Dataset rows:
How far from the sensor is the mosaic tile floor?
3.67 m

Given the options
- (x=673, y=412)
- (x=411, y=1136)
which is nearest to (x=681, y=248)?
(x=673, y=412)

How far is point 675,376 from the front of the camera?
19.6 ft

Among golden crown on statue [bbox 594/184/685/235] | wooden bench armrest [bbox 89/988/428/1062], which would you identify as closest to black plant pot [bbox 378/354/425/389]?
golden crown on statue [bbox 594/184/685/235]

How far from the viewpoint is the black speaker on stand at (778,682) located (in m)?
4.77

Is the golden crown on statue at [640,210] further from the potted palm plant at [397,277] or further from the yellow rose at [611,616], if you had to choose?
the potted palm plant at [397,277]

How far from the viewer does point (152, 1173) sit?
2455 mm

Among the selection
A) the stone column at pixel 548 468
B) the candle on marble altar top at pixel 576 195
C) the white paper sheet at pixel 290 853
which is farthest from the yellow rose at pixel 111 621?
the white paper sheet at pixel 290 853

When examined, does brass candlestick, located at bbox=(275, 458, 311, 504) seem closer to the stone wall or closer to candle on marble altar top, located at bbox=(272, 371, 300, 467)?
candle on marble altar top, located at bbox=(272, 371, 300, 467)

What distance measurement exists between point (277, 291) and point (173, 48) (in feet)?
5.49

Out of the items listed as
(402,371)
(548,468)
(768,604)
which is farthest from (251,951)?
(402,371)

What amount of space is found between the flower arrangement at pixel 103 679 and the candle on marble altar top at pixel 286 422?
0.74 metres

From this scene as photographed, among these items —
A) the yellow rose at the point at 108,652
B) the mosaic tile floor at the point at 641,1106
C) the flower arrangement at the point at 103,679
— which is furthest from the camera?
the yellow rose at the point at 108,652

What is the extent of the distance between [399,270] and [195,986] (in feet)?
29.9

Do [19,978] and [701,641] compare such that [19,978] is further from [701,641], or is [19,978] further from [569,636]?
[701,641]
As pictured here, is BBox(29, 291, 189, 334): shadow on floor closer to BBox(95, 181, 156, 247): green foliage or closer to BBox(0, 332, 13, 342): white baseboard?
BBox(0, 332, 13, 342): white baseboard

...

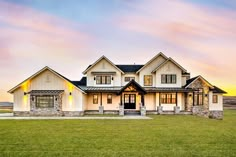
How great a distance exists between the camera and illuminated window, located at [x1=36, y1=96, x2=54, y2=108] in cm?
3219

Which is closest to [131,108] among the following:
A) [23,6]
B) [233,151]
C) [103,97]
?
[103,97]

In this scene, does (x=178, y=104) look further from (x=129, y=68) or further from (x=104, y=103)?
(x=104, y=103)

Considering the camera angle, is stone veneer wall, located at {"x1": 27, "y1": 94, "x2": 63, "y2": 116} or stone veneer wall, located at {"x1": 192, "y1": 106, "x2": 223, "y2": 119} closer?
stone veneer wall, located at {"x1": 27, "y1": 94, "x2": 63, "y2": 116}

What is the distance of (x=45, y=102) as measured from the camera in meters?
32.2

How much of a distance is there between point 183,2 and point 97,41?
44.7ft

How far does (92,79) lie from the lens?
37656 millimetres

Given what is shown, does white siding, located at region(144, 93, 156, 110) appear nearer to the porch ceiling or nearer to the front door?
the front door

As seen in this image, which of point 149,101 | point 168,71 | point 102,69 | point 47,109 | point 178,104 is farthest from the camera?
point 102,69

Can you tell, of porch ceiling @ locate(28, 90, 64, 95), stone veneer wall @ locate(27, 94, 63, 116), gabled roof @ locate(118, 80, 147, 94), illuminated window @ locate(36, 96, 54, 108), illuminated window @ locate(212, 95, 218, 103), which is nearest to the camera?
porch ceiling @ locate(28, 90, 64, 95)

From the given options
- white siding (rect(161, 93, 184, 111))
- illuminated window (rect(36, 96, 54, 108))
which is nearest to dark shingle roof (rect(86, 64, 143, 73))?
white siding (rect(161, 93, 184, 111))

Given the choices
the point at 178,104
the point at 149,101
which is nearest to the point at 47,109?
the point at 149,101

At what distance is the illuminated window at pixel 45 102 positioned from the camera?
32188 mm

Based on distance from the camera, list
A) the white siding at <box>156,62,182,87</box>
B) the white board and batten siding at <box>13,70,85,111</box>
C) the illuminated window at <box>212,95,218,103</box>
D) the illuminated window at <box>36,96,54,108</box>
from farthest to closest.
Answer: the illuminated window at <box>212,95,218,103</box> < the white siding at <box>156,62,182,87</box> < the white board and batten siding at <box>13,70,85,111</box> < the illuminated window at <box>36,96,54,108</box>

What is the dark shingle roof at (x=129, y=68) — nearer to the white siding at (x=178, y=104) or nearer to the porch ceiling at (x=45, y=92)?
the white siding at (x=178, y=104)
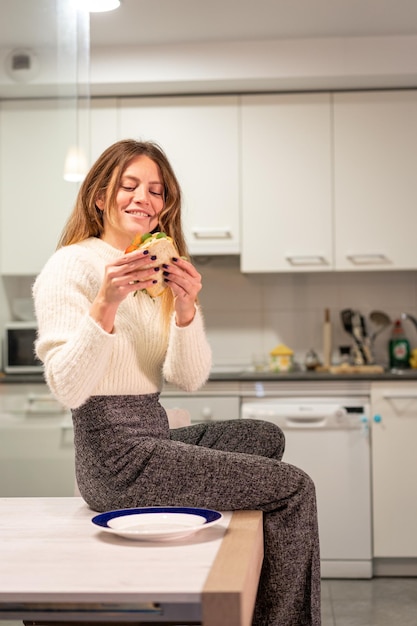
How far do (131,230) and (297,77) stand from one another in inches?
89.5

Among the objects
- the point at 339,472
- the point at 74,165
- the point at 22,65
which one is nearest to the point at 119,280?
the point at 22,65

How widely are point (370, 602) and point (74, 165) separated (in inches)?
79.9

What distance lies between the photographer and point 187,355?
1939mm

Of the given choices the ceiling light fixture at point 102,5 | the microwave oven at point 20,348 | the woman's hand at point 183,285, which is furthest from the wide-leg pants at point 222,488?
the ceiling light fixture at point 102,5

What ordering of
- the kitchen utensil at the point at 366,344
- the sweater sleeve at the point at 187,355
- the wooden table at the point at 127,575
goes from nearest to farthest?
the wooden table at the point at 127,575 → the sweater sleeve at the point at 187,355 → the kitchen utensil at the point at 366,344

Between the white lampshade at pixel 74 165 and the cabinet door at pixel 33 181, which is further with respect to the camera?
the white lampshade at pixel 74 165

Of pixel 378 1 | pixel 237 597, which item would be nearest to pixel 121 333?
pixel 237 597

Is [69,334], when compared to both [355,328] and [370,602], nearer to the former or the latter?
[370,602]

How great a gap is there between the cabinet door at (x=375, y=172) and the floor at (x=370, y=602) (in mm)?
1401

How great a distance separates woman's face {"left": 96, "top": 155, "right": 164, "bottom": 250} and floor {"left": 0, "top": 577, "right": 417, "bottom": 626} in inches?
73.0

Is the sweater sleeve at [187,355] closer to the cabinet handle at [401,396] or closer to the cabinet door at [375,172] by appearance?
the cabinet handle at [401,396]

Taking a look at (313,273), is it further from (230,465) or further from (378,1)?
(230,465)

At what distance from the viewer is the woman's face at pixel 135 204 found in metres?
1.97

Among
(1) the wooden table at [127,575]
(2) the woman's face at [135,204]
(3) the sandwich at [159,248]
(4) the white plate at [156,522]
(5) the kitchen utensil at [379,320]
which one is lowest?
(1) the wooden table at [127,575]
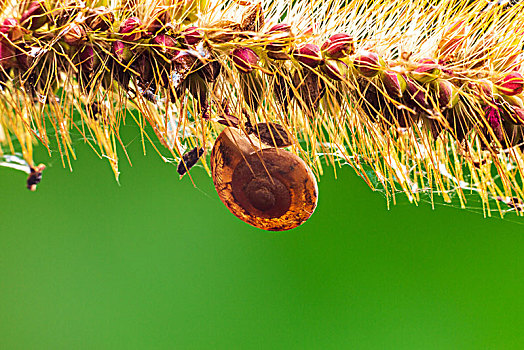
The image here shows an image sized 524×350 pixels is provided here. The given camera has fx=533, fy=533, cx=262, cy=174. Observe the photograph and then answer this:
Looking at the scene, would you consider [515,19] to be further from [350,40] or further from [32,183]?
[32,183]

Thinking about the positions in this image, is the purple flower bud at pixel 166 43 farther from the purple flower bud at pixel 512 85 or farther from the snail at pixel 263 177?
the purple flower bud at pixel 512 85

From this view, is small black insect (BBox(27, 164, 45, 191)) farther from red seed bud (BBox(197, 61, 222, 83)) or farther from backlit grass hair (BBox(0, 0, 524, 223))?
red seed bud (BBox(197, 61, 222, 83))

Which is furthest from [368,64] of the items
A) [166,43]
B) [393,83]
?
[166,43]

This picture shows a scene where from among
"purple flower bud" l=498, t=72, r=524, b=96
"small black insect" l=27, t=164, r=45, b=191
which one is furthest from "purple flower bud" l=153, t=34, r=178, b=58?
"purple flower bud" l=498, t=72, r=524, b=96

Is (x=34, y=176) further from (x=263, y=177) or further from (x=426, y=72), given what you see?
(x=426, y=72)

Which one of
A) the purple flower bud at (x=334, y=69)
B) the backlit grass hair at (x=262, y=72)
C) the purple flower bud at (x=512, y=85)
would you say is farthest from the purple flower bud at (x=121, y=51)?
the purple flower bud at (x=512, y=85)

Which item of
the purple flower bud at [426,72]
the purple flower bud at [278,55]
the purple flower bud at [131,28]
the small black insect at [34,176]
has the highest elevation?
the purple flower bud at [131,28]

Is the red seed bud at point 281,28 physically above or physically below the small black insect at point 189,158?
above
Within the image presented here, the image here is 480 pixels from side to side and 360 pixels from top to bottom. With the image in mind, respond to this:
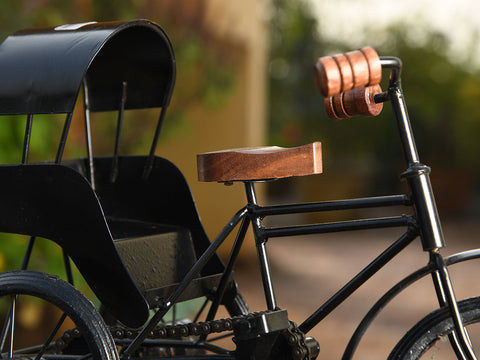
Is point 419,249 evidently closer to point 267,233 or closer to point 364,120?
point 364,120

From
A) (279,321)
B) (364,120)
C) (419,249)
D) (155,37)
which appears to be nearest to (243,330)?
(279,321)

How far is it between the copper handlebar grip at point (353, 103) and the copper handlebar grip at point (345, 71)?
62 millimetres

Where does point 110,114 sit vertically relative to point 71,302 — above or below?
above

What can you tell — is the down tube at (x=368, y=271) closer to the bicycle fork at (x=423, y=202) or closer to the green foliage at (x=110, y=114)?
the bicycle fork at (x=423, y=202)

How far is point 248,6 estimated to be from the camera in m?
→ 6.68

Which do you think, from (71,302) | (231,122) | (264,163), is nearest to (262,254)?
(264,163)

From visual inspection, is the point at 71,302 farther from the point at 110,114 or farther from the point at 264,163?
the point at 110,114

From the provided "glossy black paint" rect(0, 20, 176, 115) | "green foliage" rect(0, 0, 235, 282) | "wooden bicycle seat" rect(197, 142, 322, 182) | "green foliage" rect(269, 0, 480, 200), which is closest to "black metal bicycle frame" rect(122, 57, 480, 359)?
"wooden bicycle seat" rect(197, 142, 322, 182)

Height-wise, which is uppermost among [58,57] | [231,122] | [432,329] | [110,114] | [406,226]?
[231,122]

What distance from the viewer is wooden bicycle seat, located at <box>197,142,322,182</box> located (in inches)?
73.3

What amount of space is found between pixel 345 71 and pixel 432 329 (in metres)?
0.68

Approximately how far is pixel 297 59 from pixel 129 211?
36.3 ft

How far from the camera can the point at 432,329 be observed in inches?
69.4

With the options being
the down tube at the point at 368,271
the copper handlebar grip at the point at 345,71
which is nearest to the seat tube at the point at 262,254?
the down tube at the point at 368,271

# [Given task]
Return every line of the rows above that contains the string "exists", treating uppercase and lowercase as different.

# [Exercise result]
What distance measurement exists between point (277, 291) and point (173, 48) (in feet)?
How great a distance exists between the camera and illuminated window, located at [x1=36, y1=96, x2=54, y2=108] in cm?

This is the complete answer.